Cuckoo Finch mtDNA Sequencing and Analysis.

Due to complications associated with nuclear copies of the mt genome in Anomalospiza (48, 49), we amplified and sequenced a portion of the ND2 gene using primers designed to selectively amplify mtDNA only (Anom.L5517mt 5′-TCACCCAAMTAACCMACCCAC-3′, Anom2.H6057 5′-CAGCTGCCATAGCCATATCCTG-3′). We sequenced PCR products using the forward primer only but carefully checked each sequence for ambiguities and confirmed each variable position by comparing all sequences in Geneious Prime 2020.0.4 (https://www.geneious.com). We omitted the first 32 base pairs (bps) of the amplified region due to ambiguities resulting from sequence compression, leaving a 507-bp region for analysis.

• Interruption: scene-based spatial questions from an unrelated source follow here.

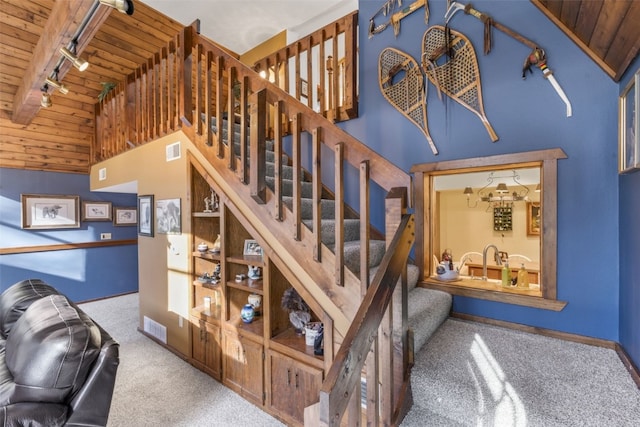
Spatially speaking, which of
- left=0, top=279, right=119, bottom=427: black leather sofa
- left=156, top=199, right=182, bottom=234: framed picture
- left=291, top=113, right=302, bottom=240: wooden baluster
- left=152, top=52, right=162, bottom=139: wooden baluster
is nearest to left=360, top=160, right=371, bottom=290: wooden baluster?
left=291, top=113, right=302, bottom=240: wooden baluster

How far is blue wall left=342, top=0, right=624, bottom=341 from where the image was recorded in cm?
187

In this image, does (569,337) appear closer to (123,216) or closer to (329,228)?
(329,228)

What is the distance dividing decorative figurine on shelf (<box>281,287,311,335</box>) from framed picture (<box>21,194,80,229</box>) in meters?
4.43

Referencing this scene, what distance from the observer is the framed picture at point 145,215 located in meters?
3.18

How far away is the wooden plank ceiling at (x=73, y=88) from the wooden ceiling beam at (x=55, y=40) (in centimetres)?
32

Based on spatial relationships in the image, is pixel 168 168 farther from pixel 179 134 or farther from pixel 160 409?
pixel 160 409

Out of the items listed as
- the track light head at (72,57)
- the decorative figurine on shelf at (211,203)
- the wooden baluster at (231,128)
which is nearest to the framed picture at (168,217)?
the decorative figurine on shelf at (211,203)

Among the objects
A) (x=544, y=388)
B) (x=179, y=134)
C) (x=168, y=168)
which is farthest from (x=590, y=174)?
(x=168, y=168)

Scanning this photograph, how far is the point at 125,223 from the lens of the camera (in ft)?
17.2

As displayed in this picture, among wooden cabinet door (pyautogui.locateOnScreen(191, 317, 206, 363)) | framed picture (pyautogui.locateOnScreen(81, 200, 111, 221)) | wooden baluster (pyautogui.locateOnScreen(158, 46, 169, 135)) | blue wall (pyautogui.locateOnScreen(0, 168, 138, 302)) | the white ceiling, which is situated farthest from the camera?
framed picture (pyautogui.locateOnScreen(81, 200, 111, 221))

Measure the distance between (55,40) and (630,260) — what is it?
424cm

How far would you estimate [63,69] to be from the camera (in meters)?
2.76

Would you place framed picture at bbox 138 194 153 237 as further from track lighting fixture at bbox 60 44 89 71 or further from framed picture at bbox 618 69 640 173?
framed picture at bbox 618 69 640 173

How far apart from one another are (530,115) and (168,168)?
10.4ft
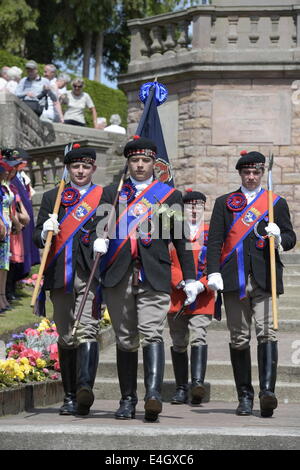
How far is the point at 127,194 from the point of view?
27.2ft

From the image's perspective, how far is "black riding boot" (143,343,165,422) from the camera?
762cm

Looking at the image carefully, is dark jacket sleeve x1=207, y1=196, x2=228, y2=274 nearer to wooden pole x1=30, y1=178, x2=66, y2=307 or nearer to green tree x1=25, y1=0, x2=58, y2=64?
wooden pole x1=30, y1=178, x2=66, y2=307

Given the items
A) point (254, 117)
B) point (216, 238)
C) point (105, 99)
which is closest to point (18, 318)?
point (216, 238)

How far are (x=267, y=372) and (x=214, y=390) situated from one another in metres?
1.73

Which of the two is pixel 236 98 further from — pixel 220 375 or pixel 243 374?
pixel 243 374

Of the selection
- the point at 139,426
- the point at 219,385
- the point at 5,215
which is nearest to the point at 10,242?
the point at 5,215

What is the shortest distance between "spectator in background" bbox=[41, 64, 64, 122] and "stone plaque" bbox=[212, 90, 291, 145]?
139 inches

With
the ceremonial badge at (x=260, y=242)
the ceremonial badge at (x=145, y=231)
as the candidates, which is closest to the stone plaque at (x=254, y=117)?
the ceremonial badge at (x=260, y=242)

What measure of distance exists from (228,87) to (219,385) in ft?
35.9

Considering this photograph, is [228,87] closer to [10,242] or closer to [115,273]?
[10,242]

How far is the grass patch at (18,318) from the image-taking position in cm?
1127

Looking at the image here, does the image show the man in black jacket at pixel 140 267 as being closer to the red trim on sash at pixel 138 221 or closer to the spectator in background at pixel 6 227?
the red trim on sash at pixel 138 221

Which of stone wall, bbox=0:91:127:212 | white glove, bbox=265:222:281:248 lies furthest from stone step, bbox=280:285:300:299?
white glove, bbox=265:222:281:248

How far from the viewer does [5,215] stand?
12.6 m
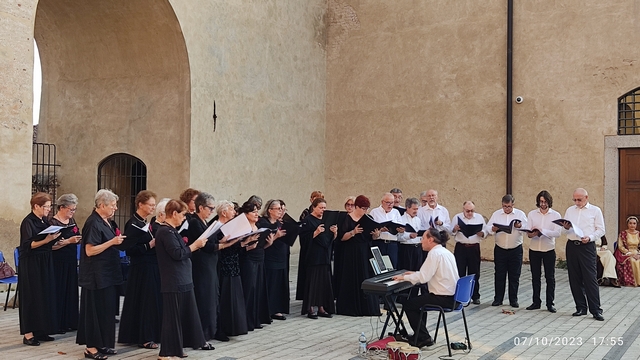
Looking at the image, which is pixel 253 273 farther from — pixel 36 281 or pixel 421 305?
pixel 36 281

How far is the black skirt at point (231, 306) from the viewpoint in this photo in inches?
322

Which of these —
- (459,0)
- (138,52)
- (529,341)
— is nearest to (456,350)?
(529,341)

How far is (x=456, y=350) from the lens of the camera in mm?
7688

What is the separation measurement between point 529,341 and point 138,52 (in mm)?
9980

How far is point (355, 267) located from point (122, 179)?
7347mm

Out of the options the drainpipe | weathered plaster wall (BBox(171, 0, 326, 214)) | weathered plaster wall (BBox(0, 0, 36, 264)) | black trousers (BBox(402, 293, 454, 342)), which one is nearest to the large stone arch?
weathered plaster wall (BBox(171, 0, 326, 214))

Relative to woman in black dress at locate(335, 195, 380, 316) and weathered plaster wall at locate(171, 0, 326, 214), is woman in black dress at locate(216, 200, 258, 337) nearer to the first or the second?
woman in black dress at locate(335, 195, 380, 316)

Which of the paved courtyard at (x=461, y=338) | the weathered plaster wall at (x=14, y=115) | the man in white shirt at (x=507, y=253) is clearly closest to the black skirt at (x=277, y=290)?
the paved courtyard at (x=461, y=338)

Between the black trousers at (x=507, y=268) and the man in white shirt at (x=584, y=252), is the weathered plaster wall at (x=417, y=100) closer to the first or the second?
the black trousers at (x=507, y=268)

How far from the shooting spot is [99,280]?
713 centimetres

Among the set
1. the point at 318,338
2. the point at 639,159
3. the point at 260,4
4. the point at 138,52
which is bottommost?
the point at 318,338

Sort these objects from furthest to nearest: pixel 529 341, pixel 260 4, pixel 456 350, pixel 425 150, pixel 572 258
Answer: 1. pixel 425 150
2. pixel 260 4
3. pixel 572 258
4. pixel 529 341
5. pixel 456 350

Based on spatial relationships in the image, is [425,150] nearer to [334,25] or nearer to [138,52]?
[334,25]

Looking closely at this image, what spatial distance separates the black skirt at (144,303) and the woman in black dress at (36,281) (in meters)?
0.98
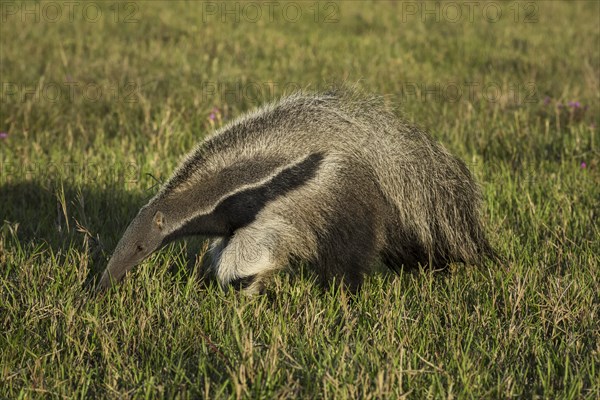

Among the 145 cuckoo finches we sequenced, there were eight unique mtDNA haplotypes. To provide an approximate timescale for the divergence of cuckoo finch lineages, we combined one representative of each haplotype with existing data (49–51) for the same 507-bp portion of ND2 for representatives of the other parasitic finch genus (Vidua spp.; n = 10), estrildid finches (family Estrildidae; n = 69) and ploceid finches (family Ploceidae; n = 7), and then analyzed the data in BEAST version 2.4 (52). We used a relaxed lognormal molecular clock and calibrated divergence time estimates by specifying lognormal priors on two nodes shared between our data set and the songbird diversification analysis of Moyle et al. (53). We used the following priors to match the point estimates and approximate the 95% highest posterior density intervals: 1) μ = 10.665 MY and σ = 0.101 for the most recent common ancestor (MRCA) of parasitic and estrildid finches and 2) μ = 13.22 MY and σ = 0.074 for the MRCA of parasitic, estrildid, and ploceid finches. The divergence times determined by Moyle et al. (39) are more recent than estimated in other studies (54, 55), making our estimates of divergence times among cuckoo finch lineages conservatively recent. Given the relatively small data set, and based on results from jModelTest, version 2.1.5 (56), we implemented a single GTR+I+G substitution matrix for all codon positions. We completed replicate runs, each with the Markov chain run for 50 million generations, and sampled trees and parameters every 5,000 generations, excluding the first 10% of samples as burn-in. Convergence was confirmed in Tracer, version 1.7 (57), and a maximum clade credibility tree was generated using TreeAnnotator, version 2.4 (52).

ddRAD-seq and Analysis.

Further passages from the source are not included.